Like we would pass dirty water through several filters like a physical filter (think paper coffee filter) to get rid of unwanted physical particles, then pass the water through an activated charcoal filter to remove chemical contaminants and unhealthy microorganisms, then you add a drop or two of bleach (chlorine) to make sure it’s safe to drink, the information gathered must filter through our various paradigms to arrive at a pool of useful information.

All of these paradigms will interact and pass information around inside your head and to pop out the best answer. Not necessarily the right answer, mind you. Like I said earlier, all you have to be is “less wrong” than your opponent before they do the same to you.

Decide

Remember, Boyd was a fighter pilot and he designed the OODA loop for fighter pilots. Until you got behind the enemy aircraft and yourself pointed towards him so you had a continuous view of your target, all you got to see was a flash of where he was and which way was he pointing. From that split-second observation, you had to determine where he was in a three-dimensional relation from you and decide based on that information where he will end up after you maneuver your own aircraft.

Notice there is a feedback path from the decision point that leads back to the Observation bubble, which means you can observe how your decision can change your observation of your opponent.

Act

You observed where he was, you made your best guess as to where he’ll be in the near future, now you change the pitch, yaw, roll and speed of your aircraft so you get into a direction, speed and orientation where (hopefully) you’re behind him and he’s in front of you, which in aerial combat can be two radically different things.

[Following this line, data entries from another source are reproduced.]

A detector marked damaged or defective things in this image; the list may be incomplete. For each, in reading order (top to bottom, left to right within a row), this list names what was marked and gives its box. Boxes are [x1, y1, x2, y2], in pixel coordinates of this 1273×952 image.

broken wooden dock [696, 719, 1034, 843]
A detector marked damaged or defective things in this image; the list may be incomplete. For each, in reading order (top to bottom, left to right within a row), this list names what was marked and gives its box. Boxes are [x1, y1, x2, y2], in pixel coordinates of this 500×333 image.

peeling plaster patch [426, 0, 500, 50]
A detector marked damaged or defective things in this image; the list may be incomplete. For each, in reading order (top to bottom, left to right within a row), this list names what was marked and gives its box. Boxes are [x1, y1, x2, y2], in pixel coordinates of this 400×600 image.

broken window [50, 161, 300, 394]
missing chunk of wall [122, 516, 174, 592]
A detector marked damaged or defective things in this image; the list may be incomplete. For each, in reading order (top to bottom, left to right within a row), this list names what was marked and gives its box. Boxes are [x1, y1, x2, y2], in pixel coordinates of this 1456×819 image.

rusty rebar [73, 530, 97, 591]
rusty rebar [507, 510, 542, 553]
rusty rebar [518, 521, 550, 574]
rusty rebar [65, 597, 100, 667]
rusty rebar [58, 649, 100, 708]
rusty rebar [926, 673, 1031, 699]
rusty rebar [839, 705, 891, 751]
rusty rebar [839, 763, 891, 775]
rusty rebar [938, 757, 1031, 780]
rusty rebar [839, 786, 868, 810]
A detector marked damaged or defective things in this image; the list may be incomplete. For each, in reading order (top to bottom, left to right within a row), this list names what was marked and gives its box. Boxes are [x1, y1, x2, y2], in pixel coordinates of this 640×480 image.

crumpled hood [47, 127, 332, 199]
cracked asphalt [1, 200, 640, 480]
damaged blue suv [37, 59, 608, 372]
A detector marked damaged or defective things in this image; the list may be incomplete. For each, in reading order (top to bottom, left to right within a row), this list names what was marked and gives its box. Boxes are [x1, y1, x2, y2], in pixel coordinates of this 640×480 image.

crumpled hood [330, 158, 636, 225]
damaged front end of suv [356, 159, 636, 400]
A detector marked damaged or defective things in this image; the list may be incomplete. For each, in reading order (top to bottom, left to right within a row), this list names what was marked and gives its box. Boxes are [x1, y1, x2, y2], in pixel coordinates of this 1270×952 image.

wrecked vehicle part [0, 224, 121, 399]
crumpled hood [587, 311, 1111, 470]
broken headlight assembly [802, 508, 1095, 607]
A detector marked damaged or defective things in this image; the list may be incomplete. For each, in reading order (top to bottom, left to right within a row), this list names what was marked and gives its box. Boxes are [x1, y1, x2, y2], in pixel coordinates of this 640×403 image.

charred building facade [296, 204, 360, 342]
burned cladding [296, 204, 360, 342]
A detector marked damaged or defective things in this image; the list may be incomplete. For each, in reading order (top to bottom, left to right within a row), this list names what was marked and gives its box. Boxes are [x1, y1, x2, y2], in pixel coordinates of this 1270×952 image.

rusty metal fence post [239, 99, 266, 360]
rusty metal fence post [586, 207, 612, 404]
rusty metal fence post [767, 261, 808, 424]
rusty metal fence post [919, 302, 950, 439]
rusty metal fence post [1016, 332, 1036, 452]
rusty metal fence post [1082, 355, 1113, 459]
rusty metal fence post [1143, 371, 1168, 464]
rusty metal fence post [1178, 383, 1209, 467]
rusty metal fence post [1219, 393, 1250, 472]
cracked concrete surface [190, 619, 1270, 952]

Notice there are two feedback lines for the act portion of this loop, namely feedback on how your action has affected your observation and “Unfolding Interaction the Environment.” This means as you act, it changes what is going on around you. If your opponent’s OODA Loop is faster than yours, they can use your change in aspect/orientation to perform another loop to affect and change their own orientation and decision on how to act. That way he gets behind you and gets you in front of him.

At this point, use everything you have learned and know about the situation to update your paradigms and start the loop over again. Good luck!